Put every line from the start of the items through the line containing "1514 centimetres", that line included, into a numbered list, leaving out blank lines.

Scene question items
* Start *

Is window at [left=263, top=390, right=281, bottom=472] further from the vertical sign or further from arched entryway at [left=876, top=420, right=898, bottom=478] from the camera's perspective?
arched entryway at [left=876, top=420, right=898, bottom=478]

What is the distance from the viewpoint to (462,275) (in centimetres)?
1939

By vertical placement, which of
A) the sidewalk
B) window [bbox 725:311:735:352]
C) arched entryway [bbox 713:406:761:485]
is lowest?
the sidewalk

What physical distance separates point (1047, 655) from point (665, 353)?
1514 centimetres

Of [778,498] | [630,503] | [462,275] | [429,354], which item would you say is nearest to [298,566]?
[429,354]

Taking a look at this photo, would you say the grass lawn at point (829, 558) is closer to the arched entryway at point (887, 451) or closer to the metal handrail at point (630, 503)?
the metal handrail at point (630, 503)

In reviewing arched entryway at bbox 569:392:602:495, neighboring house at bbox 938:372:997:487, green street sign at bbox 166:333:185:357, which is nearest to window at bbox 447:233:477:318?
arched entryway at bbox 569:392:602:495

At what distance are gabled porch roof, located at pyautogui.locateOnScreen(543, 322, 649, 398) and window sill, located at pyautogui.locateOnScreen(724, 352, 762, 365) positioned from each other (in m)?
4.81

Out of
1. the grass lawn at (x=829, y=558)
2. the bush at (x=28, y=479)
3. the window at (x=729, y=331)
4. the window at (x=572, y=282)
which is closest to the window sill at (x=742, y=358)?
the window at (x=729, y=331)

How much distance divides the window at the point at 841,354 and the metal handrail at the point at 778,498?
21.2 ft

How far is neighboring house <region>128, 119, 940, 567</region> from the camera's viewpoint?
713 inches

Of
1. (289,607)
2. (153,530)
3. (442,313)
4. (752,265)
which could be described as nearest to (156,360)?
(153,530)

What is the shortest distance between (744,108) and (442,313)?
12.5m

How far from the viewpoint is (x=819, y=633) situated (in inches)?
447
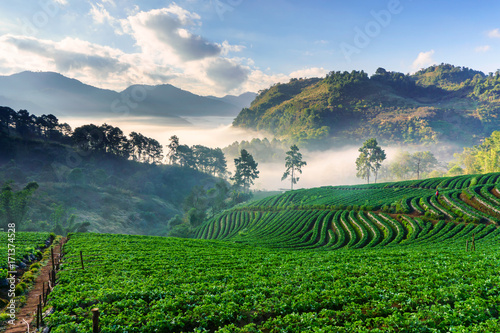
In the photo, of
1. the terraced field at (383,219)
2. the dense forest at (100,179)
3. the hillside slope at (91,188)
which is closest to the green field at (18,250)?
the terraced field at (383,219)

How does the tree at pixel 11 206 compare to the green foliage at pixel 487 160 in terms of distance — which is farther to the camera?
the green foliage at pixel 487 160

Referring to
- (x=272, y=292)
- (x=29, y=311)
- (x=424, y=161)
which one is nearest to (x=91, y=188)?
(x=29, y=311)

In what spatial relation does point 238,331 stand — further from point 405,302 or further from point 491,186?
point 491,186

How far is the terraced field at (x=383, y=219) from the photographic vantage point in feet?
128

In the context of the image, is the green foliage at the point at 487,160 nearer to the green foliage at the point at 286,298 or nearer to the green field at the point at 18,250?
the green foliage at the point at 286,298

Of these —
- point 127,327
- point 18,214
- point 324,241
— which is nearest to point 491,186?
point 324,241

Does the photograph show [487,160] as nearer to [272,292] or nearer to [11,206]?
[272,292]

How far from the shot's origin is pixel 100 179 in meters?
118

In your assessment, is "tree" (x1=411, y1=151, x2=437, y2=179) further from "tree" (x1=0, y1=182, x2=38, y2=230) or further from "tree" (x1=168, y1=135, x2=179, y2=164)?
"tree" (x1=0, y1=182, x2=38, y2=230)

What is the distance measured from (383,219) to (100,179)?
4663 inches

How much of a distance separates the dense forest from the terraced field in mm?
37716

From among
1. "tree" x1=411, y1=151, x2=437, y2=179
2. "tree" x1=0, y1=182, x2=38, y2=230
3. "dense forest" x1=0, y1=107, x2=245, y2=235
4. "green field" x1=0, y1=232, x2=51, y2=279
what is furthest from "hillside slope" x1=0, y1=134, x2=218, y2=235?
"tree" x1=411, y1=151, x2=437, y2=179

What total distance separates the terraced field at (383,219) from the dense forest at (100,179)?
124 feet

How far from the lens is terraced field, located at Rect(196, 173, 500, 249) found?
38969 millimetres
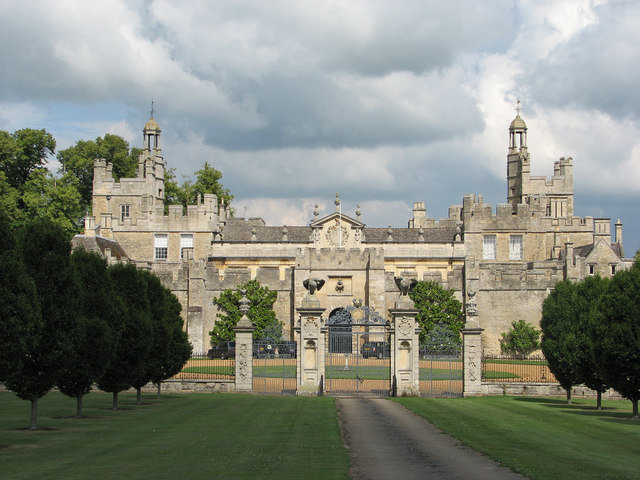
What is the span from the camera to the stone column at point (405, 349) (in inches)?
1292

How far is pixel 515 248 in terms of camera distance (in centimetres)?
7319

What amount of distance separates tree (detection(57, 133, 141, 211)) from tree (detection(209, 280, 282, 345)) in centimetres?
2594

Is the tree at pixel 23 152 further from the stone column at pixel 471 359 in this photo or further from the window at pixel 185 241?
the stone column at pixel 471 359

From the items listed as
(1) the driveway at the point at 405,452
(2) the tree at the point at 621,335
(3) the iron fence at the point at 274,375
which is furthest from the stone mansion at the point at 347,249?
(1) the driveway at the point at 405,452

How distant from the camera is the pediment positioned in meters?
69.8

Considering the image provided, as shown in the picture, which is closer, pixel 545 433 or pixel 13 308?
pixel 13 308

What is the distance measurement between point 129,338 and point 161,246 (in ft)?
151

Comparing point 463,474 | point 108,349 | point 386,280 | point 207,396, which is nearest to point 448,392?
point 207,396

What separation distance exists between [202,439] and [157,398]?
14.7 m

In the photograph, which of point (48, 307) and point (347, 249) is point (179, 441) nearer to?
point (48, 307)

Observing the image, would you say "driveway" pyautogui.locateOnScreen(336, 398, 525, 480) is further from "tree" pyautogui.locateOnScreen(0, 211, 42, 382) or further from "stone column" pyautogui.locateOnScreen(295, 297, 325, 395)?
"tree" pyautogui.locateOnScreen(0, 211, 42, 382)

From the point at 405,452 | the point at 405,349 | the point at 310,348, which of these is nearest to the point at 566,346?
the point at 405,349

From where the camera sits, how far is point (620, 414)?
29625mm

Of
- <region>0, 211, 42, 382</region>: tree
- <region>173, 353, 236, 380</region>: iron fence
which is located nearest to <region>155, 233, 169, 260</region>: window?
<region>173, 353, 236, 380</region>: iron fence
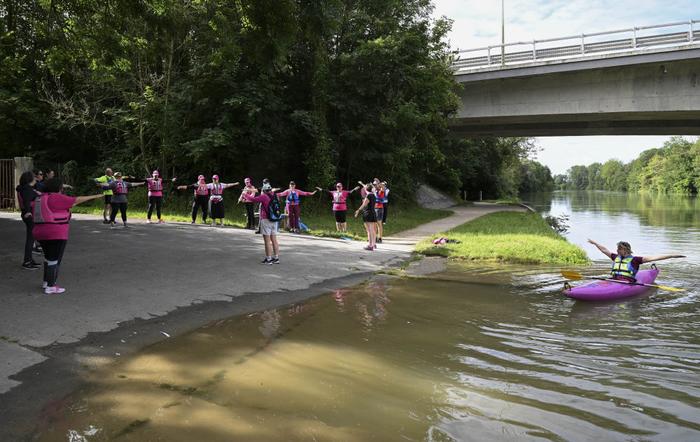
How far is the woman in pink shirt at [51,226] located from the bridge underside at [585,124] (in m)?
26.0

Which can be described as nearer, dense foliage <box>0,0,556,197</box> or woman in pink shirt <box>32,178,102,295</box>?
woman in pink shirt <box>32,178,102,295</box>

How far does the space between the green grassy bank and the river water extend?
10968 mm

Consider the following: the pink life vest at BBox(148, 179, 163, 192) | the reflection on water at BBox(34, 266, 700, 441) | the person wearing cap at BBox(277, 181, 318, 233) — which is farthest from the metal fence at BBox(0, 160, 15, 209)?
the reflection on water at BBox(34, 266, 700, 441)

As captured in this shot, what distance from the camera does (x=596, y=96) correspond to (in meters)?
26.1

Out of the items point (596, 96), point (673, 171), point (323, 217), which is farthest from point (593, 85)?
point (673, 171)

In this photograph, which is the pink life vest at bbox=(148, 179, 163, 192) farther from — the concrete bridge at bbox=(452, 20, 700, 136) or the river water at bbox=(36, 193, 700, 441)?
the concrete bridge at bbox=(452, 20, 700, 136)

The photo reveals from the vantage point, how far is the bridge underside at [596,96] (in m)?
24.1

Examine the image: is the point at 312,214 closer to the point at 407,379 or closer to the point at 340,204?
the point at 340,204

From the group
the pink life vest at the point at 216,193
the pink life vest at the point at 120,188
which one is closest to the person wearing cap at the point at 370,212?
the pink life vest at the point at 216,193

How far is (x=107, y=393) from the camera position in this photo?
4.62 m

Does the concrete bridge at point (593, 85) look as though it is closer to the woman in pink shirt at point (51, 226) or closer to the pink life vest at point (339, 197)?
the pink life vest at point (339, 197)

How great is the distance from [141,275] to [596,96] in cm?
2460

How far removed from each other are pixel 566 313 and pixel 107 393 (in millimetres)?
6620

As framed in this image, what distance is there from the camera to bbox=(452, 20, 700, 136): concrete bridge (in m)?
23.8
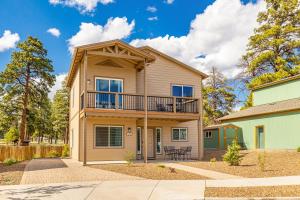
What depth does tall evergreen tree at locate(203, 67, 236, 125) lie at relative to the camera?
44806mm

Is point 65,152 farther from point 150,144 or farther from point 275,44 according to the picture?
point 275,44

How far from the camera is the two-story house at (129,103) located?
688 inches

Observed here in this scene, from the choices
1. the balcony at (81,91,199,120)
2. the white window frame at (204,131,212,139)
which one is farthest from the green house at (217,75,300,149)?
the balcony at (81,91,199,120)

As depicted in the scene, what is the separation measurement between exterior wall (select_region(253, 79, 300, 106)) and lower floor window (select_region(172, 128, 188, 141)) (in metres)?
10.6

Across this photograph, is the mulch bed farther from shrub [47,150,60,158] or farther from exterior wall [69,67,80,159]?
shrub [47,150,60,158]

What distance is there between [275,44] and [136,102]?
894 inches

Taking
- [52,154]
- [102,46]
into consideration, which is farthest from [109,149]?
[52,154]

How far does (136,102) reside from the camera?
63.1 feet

* End *

Worked answer:
1. Is window at [left=263, top=390, right=281, bottom=472] further from the vertical sign or further from arched entryway at [left=876, top=420, right=898, bottom=478] from the camera's perspective?
2. arched entryway at [left=876, top=420, right=898, bottom=478]
3. What is the distance from the viewpoint to (462,275) (in centimetres)?
4. 1939
5. By vertical placement, which of
6. A) the sidewalk
7. B) window [bbox 725:311:735:352]
8. C) arched entryway [bbox 713:406:761:485]
9. is lowest?
10. the sidewalk
11. What physical distance separates point (1047, 655) from point (665, 353)?
12. 1514 centimetres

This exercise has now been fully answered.